Re: Day 442, SHOTS SHOTS SHOTS

[personal profile] sangreine 2022-02-20 06:27 pm (UTC)(link)
I think the innocent people I killed would define fairness very differently.

There are times when I can put it enough out of mind to be selfish and get close to people, and times when I can't. [ This is a roundabout way of saying that certain people remind her of the horrific things she's done. It's not their fault, she knows that, but she also can't help it. ] I don't understand why, probably because I don't have my memories. But there are times when I can't think of anything else, and wouldn't it be wrong of me to shove them out of my head to focus on my own happiness?

I can't really die, not where I'm from and not here, so I can't even offer my life as some small amends. All I can try to do is make sure it never happens again, and I don't know how to do that either. I can't change the past, I can't make any promises about the future, so when I hear those screams in my head I feel like I should -- honor them, in whatever way I can. [ Punishing herself in little ways, death by a thousand cuts. Wholly inadequate, but what else has she to offer? ]

Maybe that doesn't make any sense.
leaveofabsence: hiiyoko @ tumblr ([RI05] with old dreams in this charming)

Re: Day 442, SHOTS SHOTS SHOTS

[personal profile] leaveofabsence 2022-02-20 06:54 pm (UTC)(link)
I believe it does.

You do not think you have anything to offer that can balance the scales of your past. Not your life itself nor an immortal's lifetime of attempting to repay that debt.

And thus you remain in the present unable to reconcile the past or move toward the future.

Do I understand that correctly?
sangreine: sad :: serious (given up)

Re: Day 442, SHOTS SHOTS SHOTS

[personal profile] sangreine 2022-02-20 06:58 pm (UTC)(link)
...More or less.

[ 'Doesn't want to reconcile anything or move forward' would be the most precisely accurate, but she's not going to argue the point when it's probably an irrelevant correction. ]
leaveofabsence: ([RI88] This is highly unusual thing)

Re: Day 442, SHOTS SHOTS SHOTS

[personal profile] leaveofabsence 2022-02-20 07:10 pm (UTC)(link)
Then may I be allowed to share this present moment with you where we talk of neither and are simply allowed to be?
sangreine: happy :: neutral (carefully now)

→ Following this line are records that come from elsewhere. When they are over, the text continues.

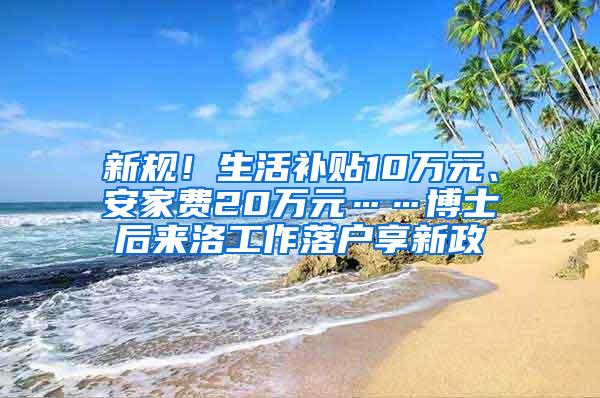 新规！生活补贴10万元、安家费20万元……博士后来洛工作落户享新政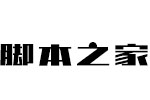 脚本之家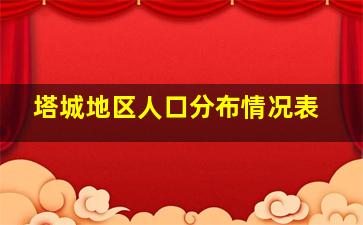 塔城地区人口分布情况表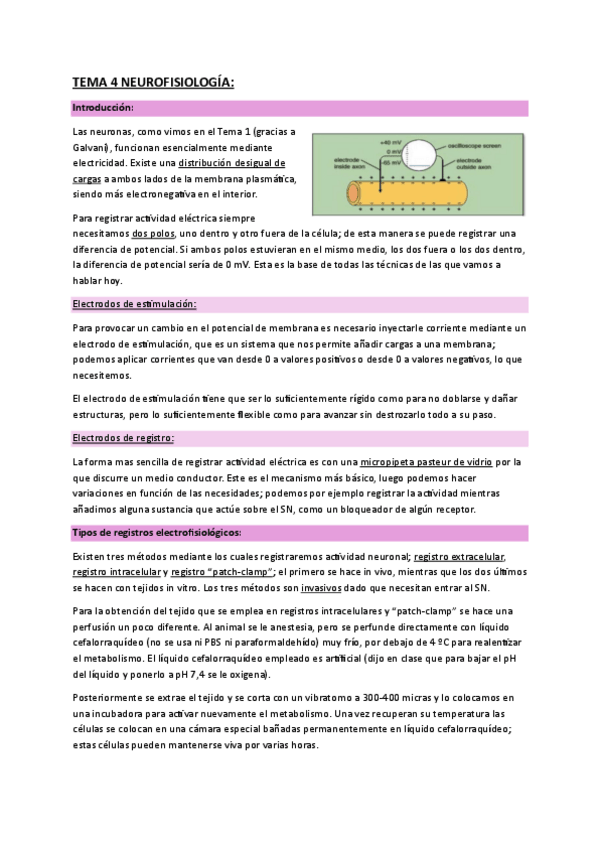 TEMA 4 NEUROFISIOLOGÍA:

Introducción:

Las neuronas, como vimos en el Tema 1 (gracias a Galvani), funcionan esencialmente mediante electricidad. Existe una distribución desigual de cargas a ambos lados de la membrana plasmática, siendo más electronegativa en el interior.

+40 mV
0 mV
-65 mV
oscilloscope screen
electrode inside axon
electrode outside axon

Para registrar actividad eléctrica siempre necesitamos dos polos, uno dentro y otro fuera de la célula; de esta manera se puede registrar una diferencia de potencial. Si ambos polos estuvieran en el mismo medio, los dos fuera o los dos dentro, la diferencia de potencial sería de 0 mV. Esta es la base de todas las técnicas de las que vamos a hablar hoy.

Electrodos de estimulación:

Para provocar un cambio en el potencial de membrana es necesario inyectarle corriente mediante un electrodo de estimulación, que es un sistema que nos permite añadir cargas a una membrana; podemos aplicar corrientes que van desde 0 a valores positivos o desde 0 a valores negativos, lo que necesitemos.

El electrodo de estimulación tiene que ser lo suficientemente rígido como para no doblarse y dañar estructuras, pero lo suficientemente flexible como para avanzar sin destrozarlo todo a su paso.

Electrodos de registro:

La forma mas sencilla de registrar actividad eléctrica es con una micropipeta pasteur de vidrio por la que discurre un medio conductor. Este es el mecanismo más básico, luego podemos hacer variaciones en función de las necesidades; podemos por ejemplo registrar la actividad mientras añadimos alguna sustancia que actúe sobre el SN, como un bloqueador de algún receptor.

Tipos de registros electrofisiológicos:

Existen tres métodos mediante los cuales registraremos actividad neuronal; registro extracelular, registro intracelular y registro "patch-clamp"; el primero se hace in vivo, mientras que los dos últimos se hacen con tejidos in vitro. Los tres métodos son invasivos dado que necesitan entrar al SN.

Para la obtención del tejido que se emplea en registros intracelulares y "patch-clamp" se hace una perfusión un poco diferente. Al animal se le anestesia, pero se perfunde directamente con líquido cefalorraquídeo (no se usa ni PBS ni paraformaldehído) muy frío, por debajo de 4 ºC para realentizar el metabolismo. El líquido cefalorraquídeo empleado es artificial (dijo en clase que para bajar el pH del líquido y ponerlo a pH 7,4 se le oxigena).

Posteriormente se extrae el tejido y se corta con un vibratomo a 300-400 micras y lo colocamos en una incubadora para activar nuevamente el metabolismo. Una vez recuperan su temperatura las células se colocan en una cámara especial bañadas permanentemente en líquido cefalorraquídeo; estas células pueden mantenerse viva por varias horas.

Re: Day 442, SHOTS SHOTS SHOTS

[personal profile] sangreine 2022-02-20 07:14 pm (UTC)(link)
[ On one hand, if she could just turn off those thoughts then she wouldn't have such a problem. On the other, he's at least not trying to talk her out of anything, which is what exhausts and frustrates her the most. And also, she did promise to try this. ]

I can't promise I won't be distracted to the point of being insulting.